▶ TASK STATEMENT: Reproduce the entries below exactly, but only from the line containing "[researcher-annotated camera trap]" to the line containing "genus: Ixoreus", inclusive.

▶ GIVEN DATA:
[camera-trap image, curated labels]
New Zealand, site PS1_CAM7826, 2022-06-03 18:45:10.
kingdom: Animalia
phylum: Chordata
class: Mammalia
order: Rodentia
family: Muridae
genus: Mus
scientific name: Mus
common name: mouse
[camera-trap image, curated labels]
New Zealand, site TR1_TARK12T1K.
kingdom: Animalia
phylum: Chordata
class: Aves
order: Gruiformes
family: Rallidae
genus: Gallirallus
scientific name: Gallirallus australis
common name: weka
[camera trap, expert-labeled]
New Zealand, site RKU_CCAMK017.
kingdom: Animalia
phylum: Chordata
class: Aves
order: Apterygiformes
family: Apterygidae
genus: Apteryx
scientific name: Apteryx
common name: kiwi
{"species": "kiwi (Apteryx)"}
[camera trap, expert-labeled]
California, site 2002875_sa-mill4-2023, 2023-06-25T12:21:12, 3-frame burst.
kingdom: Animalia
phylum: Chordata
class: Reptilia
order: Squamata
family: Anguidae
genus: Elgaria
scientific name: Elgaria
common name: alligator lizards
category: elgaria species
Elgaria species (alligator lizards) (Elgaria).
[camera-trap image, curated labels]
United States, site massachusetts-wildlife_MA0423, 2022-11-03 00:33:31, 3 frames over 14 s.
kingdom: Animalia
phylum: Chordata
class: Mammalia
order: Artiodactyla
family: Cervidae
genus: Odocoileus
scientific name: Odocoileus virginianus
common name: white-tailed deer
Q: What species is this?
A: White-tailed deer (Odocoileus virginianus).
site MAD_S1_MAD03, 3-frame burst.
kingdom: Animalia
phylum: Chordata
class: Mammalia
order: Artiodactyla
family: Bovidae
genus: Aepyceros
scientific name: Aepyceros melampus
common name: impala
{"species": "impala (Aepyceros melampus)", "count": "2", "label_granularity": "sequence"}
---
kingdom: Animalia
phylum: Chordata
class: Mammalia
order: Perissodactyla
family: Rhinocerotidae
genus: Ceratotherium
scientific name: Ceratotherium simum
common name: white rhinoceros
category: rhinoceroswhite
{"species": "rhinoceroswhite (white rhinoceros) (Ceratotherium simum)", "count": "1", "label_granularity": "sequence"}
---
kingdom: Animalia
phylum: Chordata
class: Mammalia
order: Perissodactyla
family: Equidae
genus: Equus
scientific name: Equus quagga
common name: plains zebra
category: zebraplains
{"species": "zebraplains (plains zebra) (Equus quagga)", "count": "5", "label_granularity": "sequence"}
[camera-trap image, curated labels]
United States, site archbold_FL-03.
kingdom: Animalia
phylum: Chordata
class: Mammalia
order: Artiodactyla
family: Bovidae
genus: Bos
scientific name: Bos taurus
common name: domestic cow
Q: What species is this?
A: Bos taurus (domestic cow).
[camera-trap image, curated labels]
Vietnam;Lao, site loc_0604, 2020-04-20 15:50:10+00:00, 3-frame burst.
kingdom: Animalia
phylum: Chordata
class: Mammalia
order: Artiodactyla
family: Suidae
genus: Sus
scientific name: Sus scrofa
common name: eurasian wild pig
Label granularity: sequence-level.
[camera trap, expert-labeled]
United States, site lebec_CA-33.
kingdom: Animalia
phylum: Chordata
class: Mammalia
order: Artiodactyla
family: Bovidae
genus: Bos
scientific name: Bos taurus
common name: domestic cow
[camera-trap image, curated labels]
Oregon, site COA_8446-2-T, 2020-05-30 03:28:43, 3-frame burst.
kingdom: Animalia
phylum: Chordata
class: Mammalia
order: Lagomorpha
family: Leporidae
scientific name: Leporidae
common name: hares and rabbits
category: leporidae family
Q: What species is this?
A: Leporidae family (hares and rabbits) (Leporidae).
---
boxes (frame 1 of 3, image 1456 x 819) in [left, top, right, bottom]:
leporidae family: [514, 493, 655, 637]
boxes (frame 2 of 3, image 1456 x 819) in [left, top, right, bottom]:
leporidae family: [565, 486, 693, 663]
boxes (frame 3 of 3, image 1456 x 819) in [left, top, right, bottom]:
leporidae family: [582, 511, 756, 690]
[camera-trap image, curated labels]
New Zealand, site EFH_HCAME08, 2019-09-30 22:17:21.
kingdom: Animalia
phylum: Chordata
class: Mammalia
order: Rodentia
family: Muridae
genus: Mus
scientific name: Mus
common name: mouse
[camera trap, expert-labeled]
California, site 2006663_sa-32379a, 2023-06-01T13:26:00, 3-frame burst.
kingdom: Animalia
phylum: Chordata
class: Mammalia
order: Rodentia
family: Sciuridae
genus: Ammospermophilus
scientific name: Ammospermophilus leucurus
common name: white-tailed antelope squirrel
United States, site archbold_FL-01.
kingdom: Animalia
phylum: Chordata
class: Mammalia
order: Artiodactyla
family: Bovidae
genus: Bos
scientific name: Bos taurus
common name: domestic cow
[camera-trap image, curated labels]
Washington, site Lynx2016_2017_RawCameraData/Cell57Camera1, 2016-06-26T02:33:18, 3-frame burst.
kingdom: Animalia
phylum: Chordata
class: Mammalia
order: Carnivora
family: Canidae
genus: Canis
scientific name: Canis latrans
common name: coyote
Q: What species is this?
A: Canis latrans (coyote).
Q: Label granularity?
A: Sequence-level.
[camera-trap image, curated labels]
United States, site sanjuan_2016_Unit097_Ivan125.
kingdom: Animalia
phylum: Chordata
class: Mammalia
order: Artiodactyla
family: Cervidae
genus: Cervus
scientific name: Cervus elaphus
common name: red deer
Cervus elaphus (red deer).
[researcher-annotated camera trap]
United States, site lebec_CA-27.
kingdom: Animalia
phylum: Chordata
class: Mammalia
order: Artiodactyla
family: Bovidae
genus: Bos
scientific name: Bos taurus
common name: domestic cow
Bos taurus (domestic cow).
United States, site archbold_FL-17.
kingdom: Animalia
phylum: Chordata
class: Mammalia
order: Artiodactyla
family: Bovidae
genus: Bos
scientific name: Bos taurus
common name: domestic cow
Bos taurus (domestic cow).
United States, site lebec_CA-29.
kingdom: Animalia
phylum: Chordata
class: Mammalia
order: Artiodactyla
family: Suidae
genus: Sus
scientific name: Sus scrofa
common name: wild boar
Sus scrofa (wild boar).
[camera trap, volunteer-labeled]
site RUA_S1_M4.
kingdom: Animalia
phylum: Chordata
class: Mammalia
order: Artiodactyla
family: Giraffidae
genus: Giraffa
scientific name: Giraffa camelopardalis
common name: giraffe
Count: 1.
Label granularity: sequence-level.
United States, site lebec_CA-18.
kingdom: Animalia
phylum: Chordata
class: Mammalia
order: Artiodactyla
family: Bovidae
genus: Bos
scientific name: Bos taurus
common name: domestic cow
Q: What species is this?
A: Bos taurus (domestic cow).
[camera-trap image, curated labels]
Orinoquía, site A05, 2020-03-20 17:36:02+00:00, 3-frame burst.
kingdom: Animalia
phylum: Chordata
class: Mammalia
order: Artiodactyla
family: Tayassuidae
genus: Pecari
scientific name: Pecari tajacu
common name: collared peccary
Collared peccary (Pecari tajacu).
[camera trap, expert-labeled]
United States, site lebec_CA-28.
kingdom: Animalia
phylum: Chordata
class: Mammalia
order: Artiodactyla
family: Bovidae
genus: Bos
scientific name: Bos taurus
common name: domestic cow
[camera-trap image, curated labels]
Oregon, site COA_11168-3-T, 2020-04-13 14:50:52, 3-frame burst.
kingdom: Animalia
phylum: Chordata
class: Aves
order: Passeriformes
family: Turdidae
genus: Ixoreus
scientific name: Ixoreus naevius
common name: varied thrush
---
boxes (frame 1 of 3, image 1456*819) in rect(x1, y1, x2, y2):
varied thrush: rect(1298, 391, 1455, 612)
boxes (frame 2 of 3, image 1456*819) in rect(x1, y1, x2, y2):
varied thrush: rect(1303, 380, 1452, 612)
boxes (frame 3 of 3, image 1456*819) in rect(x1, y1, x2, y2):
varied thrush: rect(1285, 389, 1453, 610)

▶ OUTPUT OF THE TASK:
[researcher-annotated camera trap]
United States, site lebec_CA-27.
kingdom: Animalia
phylum: Chordata
class: Mammalia
order: Artiodactyla
family: Bovidae
genus: Bos
scientific name: Bos taurus
common name: domestic cow
Bos taurus (domestic cow).
United States, site archbold_FL-17.
kingdom: Animalia
phylum: Chordata
class: Mammalia
order: Artiodactyla
family: Bovidae
genus: Bos
scientific name: Bos taurus
common name: domestic cow
Bos taurus (domestic cow).
United States, site lebec_CA-29.
kingdom: Animalia
phylum: Chordata
class: Mammalia
order: Artiodactyla
family: Suidae
genus: Sus
scientific name: Sus scrofa
common name: wild boar
Sus scrofa (wild boar).
[camera trap, volunteer-labeled]
site RUA_S1_M4.
kingdom: Animalia
phylum: Chordata
class: Mammalia
order: Artiodactyla
family: Giraffidae
genus: Giraffa
scientific name: Giraffa camelopardalis
common name: giraffe
Count: 1.
Label granularity: sequence-level.
United States, site lebec_CA-18.
kingdom: Animalia
phylum: Chordata
class: Mammalia
order: Artiodactyla
family: Bovidae
genus: Bos
scientific name: Bos taurus
common name: domestic cow
Q: What species is this?
A: Bos taurus (domestic cow).
[camera-trap image, curated labels]
Orinoquía, site A05, 2020-03-20 17:36:02+00:00, 3-frame burst.
kingdom: Animalia
phylum: Chordata
class: Mammalia
order: Artiodactyla
family: Tayassuidae
genus: Pecari
scientific name: Pecari tajacu
common name: collared peccary
Collared peccary (Pecari tajacu).
[camera trap, expert-labeled]
United States, site lebec_CA-28.
kingdom: Animalia
phylum: Chordata
class: Mammalia
order: Artiodactyla
family: Bovidae
genus: Bos
scientific name: Bos taurus
common name: domestic cow
[camera-trap image, curated labels]
Oregon, site COA_11168-3-T, 2020-04-13 14:50:52, 3-frame burst.
kingdom: Animalia
phylum: Chordata
class: Aves
order: Passeriformes
family: Turdidae
genus: Ixoreus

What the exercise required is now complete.